The Land of Hope est un film engagé, sans pour cela que Sono Sion enfile de gros godillots de militant. Même s’il botte les fesses des autorités japonaises, dont il dénonce l’absurdité des décisions. Comme cette zone de sécurité qui coupe en deux un village, comme si finalement en l’espace de quelques centimètres, on passait d’un air radioactif à un air non vicié.
Dans une société japonaise connue pour son respect de l’autorité, pour le meilleur comme pour le pire, il critique aussi le manque de transparence du gouvernement à propos du danger encouru après l’explosion de la centrale. Il recommande de ne pas croire les informations qu’il donne. En cela, Sono Sion reste fidèle à sa réputation de cinéaste punk.

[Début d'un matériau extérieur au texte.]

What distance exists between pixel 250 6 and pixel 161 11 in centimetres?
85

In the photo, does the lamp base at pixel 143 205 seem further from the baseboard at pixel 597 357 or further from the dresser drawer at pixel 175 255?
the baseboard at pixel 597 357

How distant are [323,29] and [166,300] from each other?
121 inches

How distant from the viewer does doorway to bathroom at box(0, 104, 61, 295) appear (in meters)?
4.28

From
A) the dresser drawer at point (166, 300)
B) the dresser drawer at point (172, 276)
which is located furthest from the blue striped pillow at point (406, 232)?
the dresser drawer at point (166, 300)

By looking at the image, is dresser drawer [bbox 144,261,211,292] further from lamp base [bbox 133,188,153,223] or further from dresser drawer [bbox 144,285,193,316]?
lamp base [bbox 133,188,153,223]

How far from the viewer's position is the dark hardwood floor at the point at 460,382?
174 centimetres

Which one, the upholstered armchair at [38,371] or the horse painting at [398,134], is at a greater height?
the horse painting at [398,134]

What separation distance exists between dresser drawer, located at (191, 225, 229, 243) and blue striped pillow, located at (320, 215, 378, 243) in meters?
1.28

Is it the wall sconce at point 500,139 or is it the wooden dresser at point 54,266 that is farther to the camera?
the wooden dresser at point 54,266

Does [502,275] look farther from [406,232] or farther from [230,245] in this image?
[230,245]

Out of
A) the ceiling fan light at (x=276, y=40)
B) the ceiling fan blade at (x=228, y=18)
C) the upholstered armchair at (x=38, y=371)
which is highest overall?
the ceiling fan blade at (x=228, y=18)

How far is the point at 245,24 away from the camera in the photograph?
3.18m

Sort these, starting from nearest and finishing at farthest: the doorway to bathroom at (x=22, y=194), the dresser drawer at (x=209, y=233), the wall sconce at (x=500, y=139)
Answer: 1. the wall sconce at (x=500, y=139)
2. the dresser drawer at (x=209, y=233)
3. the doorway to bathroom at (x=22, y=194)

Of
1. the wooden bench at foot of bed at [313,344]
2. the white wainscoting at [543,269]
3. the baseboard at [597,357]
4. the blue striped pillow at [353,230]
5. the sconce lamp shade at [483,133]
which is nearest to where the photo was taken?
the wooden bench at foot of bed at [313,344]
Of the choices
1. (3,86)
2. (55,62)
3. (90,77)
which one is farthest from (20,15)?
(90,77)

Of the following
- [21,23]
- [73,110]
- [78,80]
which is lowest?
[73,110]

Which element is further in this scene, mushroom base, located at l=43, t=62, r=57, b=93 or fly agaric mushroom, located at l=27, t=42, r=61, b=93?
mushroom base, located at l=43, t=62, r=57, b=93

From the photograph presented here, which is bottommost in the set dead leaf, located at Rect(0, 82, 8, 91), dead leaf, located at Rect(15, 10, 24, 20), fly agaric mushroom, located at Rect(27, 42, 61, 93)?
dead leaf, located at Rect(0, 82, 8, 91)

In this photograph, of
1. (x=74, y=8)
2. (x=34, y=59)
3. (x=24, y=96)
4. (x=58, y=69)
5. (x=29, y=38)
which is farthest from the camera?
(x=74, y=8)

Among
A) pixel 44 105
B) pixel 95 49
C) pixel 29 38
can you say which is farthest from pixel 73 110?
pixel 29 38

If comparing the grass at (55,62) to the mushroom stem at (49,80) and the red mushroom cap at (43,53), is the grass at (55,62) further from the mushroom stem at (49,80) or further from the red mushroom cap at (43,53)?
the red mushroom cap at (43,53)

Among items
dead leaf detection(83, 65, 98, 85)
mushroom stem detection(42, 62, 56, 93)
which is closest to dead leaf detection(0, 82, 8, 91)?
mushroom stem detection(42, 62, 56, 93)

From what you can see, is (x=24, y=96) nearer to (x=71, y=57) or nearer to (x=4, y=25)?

Mais la radioactivité, d’autant plus inquiétante qu’elle est invisible, ne pollue pas seulement l’air, elle contamine aussi l’esprit des gens. La peur s’empare de la bru enceinte qui a peur de ses conséquences pour son bébé, et son comportement attire la réprobation des habitants de leur ville d’adoption.
The Land of Hope traite d’un sujet dramatique, mais il s’agit d’un film lumineux. Cette lumière provient de la force de caractère des personnages qui luttent contre une force plus puissante qu’eux. Elle les pousse à résister pour l’ancienne génération et à aller de l’avant pour les plus jeunes. Le film de Sono Sion est transcendé par cette énergie positive qui le traverse.
The Land of Hope a été présenté hors compétition au cours de la 15ème édition du Festival du film asiatique de Deauville. Il sortira sur les écrans français le 23 avril.